PhD Seminar Presentation Announcement by Ala Alam Falaki:"A Robust Approach to Fine-tune Pre-trained Transformer-based models for Text Summarization through Latent Space Compression"

Thursday, May 11, 2023 - 13:00 to 14:00

SCHOOL OF COMPUTER SCIENCE

The School of Computer Science at the University of Windsor is pleased to present …

PhD. Seminar by: Ala Alam Falaki

Date: Thursday May 11th, 2023

Time: 1:00pm – 2:00pm

Location: Essex Hall, Room 122

Reminders: 1. Two-part attendance mandatory (sign-in sheet, QR Code) 2. Arrive 5-10 minutes prior to event starting - LATECOMERS WILL NOT BE ADMITTED. Note that due to demand, if the room has reached capacity, even if you are "early" admission is not guaranteed. 3. Please be respectful of the presenter by NOT knocking on the door for admittance once the door has been closed whether the presentation has begun or not (If the room is at capacity, overflow is not permitted (ie. sitting on floors) as this is a violation of the Fire Safety code). 4. Be respectful of the decision of the advisor/host of the event if you are not given admittance.
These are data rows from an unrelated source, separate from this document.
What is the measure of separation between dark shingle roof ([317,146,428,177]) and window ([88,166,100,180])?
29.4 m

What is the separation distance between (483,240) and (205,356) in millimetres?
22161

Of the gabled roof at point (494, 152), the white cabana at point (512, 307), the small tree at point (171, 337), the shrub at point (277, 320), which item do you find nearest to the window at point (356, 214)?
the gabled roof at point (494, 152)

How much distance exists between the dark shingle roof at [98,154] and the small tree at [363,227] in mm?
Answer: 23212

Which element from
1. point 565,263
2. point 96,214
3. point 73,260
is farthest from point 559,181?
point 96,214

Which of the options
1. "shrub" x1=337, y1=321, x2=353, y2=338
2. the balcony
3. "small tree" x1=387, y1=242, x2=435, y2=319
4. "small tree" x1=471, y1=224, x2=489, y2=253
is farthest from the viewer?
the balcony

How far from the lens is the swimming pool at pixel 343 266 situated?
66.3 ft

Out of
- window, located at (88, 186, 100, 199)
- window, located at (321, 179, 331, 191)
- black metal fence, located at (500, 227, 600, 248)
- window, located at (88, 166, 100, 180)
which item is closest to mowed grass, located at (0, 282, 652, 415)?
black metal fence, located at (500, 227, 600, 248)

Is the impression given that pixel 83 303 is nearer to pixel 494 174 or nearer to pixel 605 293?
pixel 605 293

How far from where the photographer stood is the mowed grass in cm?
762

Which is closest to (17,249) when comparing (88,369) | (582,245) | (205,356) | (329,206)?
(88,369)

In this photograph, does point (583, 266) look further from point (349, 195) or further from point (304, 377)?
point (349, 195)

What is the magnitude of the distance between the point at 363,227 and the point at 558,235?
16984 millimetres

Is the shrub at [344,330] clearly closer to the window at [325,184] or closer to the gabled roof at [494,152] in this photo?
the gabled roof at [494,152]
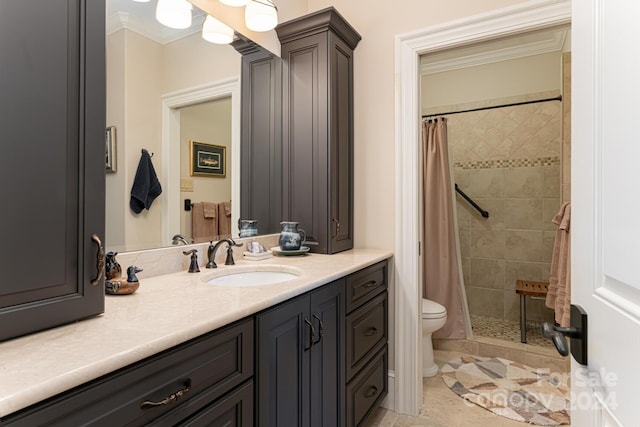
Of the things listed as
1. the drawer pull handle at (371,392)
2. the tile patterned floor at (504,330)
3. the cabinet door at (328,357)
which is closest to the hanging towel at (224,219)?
the cabinet door at (328,357)

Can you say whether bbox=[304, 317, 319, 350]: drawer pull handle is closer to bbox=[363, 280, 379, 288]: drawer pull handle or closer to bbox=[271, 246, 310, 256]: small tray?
bbox=[363, 280, 379, 288]: drawer pull handle

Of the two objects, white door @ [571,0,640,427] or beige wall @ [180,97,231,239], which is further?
beige wall @ [180,97,231,239]

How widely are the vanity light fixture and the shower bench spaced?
9.43 feet

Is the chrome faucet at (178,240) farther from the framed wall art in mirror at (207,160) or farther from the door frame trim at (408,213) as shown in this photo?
the door frame trim at (408,213)

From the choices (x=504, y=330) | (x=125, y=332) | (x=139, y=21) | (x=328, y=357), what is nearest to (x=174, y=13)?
(x=139, y=21)

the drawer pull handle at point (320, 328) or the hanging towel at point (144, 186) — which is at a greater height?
the hanging towel at point (144, 186)

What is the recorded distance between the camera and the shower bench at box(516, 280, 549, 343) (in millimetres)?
2750

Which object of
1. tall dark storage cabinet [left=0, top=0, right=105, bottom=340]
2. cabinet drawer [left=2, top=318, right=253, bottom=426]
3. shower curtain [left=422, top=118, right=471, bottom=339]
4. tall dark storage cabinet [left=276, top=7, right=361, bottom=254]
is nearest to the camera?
cabinet drawer [left=2, top=318, right=253, bottom=426]

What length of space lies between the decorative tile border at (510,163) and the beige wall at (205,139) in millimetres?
2564

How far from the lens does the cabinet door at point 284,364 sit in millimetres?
1018

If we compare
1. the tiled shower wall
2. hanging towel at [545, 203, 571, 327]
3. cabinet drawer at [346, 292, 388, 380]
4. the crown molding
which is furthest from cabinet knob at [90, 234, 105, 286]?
the tiled shower wall

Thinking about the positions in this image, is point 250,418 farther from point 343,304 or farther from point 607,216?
point 607,216

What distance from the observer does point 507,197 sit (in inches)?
129

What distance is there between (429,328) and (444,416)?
530 millimetres
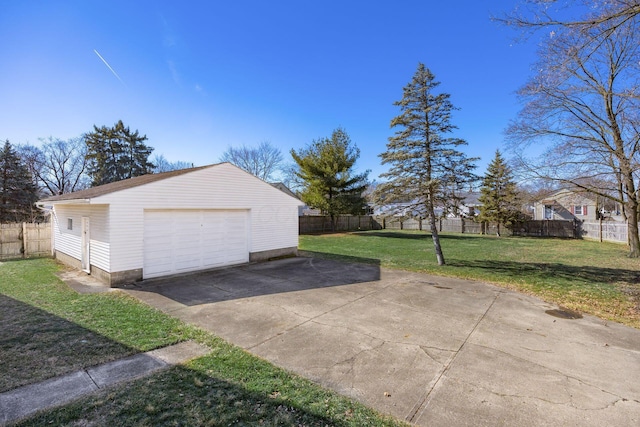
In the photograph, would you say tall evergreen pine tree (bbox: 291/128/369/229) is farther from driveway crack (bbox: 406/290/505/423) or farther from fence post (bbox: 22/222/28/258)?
driveway crack (bbox: 406/290/505/423)

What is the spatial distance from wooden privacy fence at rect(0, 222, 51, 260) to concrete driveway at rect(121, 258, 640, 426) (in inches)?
350

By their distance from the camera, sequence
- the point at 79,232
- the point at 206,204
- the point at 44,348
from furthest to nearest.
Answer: the point at 79,232
the point at 206,204
the point at 44,348

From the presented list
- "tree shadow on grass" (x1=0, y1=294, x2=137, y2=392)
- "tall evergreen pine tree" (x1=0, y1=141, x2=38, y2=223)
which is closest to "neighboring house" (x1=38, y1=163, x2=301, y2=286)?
"tree shadow on grass" (x1=0, y1=294, x2=137, y2=392)

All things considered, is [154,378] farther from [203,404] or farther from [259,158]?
[259,158]

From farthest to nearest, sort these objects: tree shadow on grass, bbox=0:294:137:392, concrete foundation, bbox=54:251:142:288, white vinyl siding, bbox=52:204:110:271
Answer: white vinyl siding, bbox=52:204:110:271
concrete foundation, bbox=54:251:142:288
tree shadow on grass, bbox=0:294:137:392

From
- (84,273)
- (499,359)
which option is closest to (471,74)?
(499,359)

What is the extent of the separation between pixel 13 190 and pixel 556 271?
117 feet

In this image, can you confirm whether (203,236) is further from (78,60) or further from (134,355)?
(78,60)

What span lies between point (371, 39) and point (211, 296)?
11199 millimetres

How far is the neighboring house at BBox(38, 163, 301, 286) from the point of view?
299 inches

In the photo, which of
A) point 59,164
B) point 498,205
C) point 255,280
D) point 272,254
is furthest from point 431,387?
point 59,164

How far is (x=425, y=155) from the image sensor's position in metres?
9.94

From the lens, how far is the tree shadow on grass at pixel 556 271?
8.64 metres

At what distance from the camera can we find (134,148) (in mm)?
32594
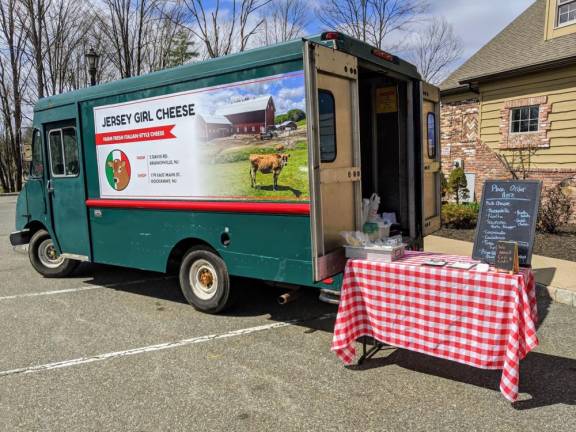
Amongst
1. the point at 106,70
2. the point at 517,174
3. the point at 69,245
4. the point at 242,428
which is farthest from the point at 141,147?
the point at 106,70

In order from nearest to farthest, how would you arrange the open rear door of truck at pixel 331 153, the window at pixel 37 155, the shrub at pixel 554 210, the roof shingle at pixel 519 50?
the open rear door of truck at pixel 331 153
the window at pixel 37 155
the shrub at pixel 554 210
the roof shingle at pixel 519 50

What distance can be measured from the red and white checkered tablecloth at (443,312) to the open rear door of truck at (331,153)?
37 centimetres

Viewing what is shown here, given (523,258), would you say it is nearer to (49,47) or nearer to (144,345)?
(144,345)

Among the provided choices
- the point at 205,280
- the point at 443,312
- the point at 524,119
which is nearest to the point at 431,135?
the point at 443,312

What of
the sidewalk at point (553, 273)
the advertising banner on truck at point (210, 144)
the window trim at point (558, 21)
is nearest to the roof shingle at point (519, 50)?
the window trim at point (558, 21)

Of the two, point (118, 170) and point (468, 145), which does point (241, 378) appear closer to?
point (118, 170)

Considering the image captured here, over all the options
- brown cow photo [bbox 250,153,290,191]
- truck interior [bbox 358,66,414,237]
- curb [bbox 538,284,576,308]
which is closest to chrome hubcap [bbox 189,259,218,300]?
brown cow photo [bbox 250,153,290,191]

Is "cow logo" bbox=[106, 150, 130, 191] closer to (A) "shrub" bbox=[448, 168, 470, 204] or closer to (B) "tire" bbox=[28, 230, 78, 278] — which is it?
(B) "tire" bbox=[28, 230, 78, 278]

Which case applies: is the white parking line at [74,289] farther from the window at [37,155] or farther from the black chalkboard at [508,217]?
the black chalkboard at [508,217]

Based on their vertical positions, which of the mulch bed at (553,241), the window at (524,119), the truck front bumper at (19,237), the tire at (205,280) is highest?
the window at (524,119)

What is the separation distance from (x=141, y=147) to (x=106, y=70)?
21.4 meters

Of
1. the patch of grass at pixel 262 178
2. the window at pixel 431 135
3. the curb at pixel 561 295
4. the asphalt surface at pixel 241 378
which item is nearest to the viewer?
the asphalt surface at pixel 241 378

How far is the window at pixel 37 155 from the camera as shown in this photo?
689 cm

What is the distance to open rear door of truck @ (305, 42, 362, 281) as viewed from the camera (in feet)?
12.9
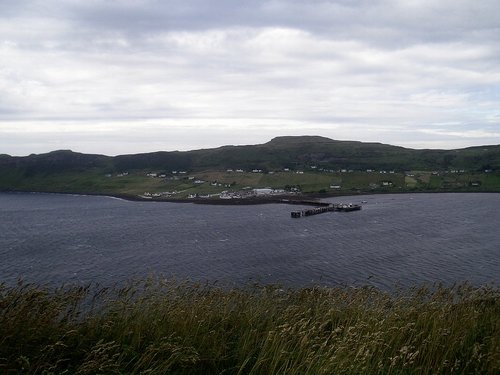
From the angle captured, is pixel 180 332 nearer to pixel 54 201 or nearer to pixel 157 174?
pixel 54 201

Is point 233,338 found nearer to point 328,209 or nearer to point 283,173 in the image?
point 328,209

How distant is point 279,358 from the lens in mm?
5508

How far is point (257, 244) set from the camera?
189 feet

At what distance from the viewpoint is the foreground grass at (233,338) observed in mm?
5344

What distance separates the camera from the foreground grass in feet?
17.5

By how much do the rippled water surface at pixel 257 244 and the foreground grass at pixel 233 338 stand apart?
9.14m

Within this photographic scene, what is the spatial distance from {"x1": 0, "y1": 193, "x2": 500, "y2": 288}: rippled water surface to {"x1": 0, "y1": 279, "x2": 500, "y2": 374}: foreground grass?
914 cm

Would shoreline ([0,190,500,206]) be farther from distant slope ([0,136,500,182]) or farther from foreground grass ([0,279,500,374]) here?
foreground grass ([0,279,500,374])

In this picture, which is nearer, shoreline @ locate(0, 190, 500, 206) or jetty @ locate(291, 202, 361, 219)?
jetty @ locate(291, 202, 361, 219)

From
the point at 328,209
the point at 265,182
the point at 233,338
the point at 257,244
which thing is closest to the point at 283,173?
the point at 265,182

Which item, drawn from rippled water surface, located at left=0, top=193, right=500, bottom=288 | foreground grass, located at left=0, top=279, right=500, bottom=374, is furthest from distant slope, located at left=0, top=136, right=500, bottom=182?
foreground grass, located at left=0, top=279, right=500, bottom=374

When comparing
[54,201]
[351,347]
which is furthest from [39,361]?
[54,201]

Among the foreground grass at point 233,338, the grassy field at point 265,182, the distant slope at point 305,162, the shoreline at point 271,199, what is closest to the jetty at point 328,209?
the shoreline at point 271,199

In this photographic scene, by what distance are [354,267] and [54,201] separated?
361 ft
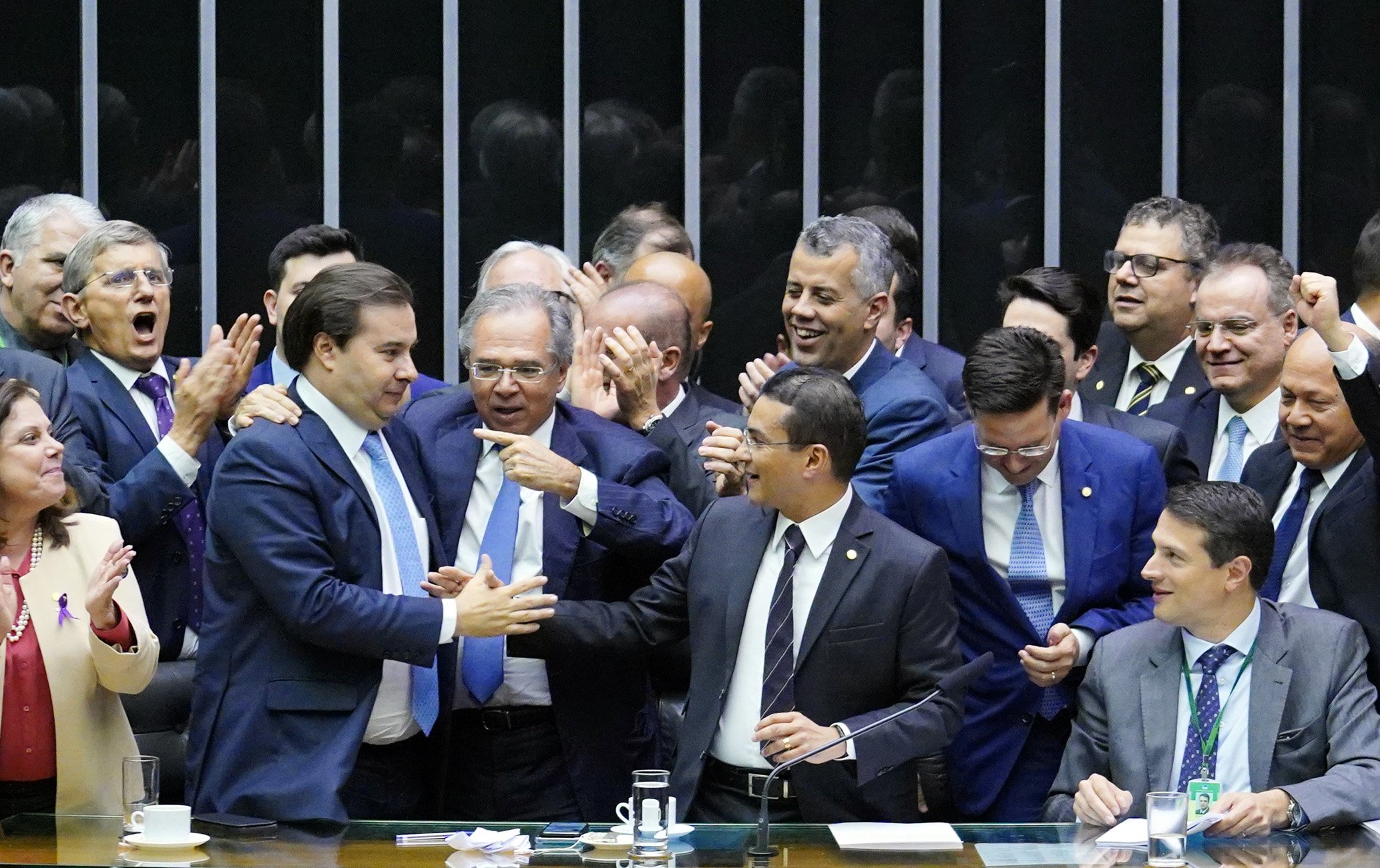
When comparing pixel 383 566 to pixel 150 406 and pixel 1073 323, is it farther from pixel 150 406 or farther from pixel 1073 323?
pixel 1073 323

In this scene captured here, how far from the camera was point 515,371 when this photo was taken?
4.29 meters

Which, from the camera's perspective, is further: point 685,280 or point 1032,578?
point 685,280

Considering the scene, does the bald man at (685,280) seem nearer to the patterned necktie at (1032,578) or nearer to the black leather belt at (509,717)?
the patterned necktie at (1032,578)

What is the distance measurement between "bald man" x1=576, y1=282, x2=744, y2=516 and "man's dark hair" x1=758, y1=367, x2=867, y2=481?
0.54 meters

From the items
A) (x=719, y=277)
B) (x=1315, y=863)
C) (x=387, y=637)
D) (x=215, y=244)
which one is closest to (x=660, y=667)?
(x=387, y=637)

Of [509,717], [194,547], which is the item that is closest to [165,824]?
[509,717]

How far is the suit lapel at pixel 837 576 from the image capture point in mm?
3873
The School of Computer Science has numerous events occurring soon.

Abstract:

We proposed a technique to reduce the decoder’s number of parameters in a sequence-to-sequence (seq2seq) architecture for automatic text summarization. This approach uses a pre-trained Autoencoder (AE) trained on top of an encoder’s output to reduce its embedding dimension, which significantly reduces the summarizer model’s decoder size. Two experiments were performed to validate the idea: a custom seq2seq architecture with various pre-trained encoders and incorporating the approach in an encoder-decoder model (BART) for text summarization. Both studies showed promising results in terms of ROUGE score. However, the impressive outcome is the 54% decrease in the inference time and a 57% drop in GPU memory usage while fine-tuning with minimal quality loss (4.5% R1 score). It significantly reduces the hardware requirement to fine-tune large-scale pre-trained models. It is also shown that our approach can be combined with other network size reduction techniques (e.g. Distillation) to further reduce any encoder- decoder model parameters count.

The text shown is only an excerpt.